I’m home now, possibly for good. All the Changelings I can remember selling have been bought back, I’ve righted my wrongs. Or at least, most of them. There’s still the wide and horrible divide between me and Kitsey that I don’t think will ever be repaired. It hadn’t broken her heart when I’d called off the engagement, but it had ruined what stability her family had built. I'm not surprised she can’t forgive me for that. I don’t let myself think of what questions I have that continue to go unanswered. 
Popper barely moves when I open the door, I think it’s a wonder he’s still alive. I kept thinking I would get a call in the middle of Europe telling me I needed to come home right away. But it never came. I can’t help but remember the way he’d screamed and jumped around when Boris walked in with me only six months ago. But he’s always liked Boris better. 

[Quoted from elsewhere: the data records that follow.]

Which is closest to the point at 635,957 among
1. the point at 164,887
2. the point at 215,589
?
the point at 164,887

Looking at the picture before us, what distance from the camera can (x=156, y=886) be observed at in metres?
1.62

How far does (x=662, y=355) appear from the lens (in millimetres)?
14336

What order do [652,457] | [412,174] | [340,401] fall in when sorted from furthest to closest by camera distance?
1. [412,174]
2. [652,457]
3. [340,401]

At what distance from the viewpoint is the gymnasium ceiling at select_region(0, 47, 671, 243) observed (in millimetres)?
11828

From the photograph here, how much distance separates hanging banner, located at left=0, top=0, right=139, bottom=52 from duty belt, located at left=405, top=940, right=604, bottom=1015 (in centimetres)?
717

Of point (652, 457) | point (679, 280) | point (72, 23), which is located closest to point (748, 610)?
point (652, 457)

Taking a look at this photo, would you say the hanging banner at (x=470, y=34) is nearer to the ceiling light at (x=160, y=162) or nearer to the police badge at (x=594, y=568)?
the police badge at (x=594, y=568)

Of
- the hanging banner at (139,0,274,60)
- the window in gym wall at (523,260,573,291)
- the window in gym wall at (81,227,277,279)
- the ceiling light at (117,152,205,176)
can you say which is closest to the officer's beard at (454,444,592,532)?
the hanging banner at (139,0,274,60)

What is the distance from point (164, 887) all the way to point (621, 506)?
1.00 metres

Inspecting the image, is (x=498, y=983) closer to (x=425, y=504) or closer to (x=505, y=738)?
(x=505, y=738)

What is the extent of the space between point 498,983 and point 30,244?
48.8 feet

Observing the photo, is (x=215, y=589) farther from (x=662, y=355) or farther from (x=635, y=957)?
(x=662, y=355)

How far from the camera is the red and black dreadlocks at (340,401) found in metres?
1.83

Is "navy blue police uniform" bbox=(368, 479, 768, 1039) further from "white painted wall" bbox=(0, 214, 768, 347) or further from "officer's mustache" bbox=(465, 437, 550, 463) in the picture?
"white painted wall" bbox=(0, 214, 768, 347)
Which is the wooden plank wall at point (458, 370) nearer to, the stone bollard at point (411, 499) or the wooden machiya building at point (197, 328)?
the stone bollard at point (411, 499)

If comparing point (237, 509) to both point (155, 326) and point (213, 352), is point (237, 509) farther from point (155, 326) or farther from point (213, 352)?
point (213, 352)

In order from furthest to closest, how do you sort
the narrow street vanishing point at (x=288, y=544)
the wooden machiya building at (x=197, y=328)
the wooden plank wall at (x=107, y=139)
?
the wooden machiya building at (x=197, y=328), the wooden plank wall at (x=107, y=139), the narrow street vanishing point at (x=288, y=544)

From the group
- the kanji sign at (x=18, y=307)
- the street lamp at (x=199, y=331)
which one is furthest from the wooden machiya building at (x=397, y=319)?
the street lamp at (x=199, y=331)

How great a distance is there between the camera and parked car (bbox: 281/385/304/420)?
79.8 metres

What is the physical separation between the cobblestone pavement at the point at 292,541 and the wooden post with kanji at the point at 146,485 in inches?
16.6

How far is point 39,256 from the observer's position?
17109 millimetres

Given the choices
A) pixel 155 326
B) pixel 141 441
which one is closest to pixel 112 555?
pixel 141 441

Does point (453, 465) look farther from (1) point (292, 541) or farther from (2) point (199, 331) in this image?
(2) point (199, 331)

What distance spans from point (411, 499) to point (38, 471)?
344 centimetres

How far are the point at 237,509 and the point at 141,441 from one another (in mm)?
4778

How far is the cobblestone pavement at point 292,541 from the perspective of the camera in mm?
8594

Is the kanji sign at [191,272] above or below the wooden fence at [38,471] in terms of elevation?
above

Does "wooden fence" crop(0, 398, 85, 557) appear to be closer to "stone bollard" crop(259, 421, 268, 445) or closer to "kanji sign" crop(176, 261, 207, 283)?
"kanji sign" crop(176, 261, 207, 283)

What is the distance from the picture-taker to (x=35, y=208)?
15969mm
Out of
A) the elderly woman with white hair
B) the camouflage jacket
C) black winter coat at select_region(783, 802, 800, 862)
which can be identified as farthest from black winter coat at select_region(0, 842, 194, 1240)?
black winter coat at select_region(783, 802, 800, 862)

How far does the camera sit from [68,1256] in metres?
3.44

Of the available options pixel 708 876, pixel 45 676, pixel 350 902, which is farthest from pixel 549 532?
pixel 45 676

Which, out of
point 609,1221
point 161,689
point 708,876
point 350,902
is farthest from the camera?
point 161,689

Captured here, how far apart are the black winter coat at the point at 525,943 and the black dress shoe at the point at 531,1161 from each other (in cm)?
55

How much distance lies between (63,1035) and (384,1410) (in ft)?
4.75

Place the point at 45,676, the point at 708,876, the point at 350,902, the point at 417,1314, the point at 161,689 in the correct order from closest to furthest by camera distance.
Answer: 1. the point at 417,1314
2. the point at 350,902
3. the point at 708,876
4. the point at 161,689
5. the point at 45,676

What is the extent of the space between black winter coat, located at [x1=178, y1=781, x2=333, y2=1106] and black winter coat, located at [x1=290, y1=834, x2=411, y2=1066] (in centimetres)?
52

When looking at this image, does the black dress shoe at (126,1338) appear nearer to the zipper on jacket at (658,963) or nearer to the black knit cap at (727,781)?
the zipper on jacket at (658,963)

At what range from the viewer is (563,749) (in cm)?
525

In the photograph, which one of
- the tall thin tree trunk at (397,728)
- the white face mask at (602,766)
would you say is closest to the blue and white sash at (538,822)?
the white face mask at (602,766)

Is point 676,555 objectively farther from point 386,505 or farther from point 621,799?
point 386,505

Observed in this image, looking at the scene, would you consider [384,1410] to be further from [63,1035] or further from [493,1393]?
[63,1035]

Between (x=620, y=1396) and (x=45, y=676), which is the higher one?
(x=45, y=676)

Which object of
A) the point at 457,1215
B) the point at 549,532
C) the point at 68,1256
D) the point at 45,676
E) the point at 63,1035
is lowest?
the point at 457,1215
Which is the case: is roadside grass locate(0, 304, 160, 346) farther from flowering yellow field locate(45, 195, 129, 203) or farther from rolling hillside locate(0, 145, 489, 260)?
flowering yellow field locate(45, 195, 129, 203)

Hobie appears in the doorway to the basement. He looks more tired then I can remember since I showed up at his door unexpectedly after Vegas. It’s not a good look. I want him to smile again like he did while business was doing well. He watches me silently as I drop my bags in the entranceway. I stand there unsurely for a moment —it’s not a familiar feeling— before he sighs and opens his arms. I’m not used to this, even from him, but the hug is good. It means I’m forgiven. 
“Go get cleaned up, Theo, I have to run out for a moment,” Hobie says gruffly once we let go. 
“Oh,” I say awkwardly, “I was just stopping to see you and get some of my clothes.”
Hobie frowns at me. 
“I wasn’t sure if I’d be welcome here. And anyway, I thought it was time to start fresh.”
“What are you talking about, Theo?” 
“I’ve rented a place, an apartment, it’s not far but I thought I should give you some time.”
Hobie looks sad for a moment and he puts a hand on my shoulder. 
“I was never that mad, you know you are welcome to stay,” he tells me gently. 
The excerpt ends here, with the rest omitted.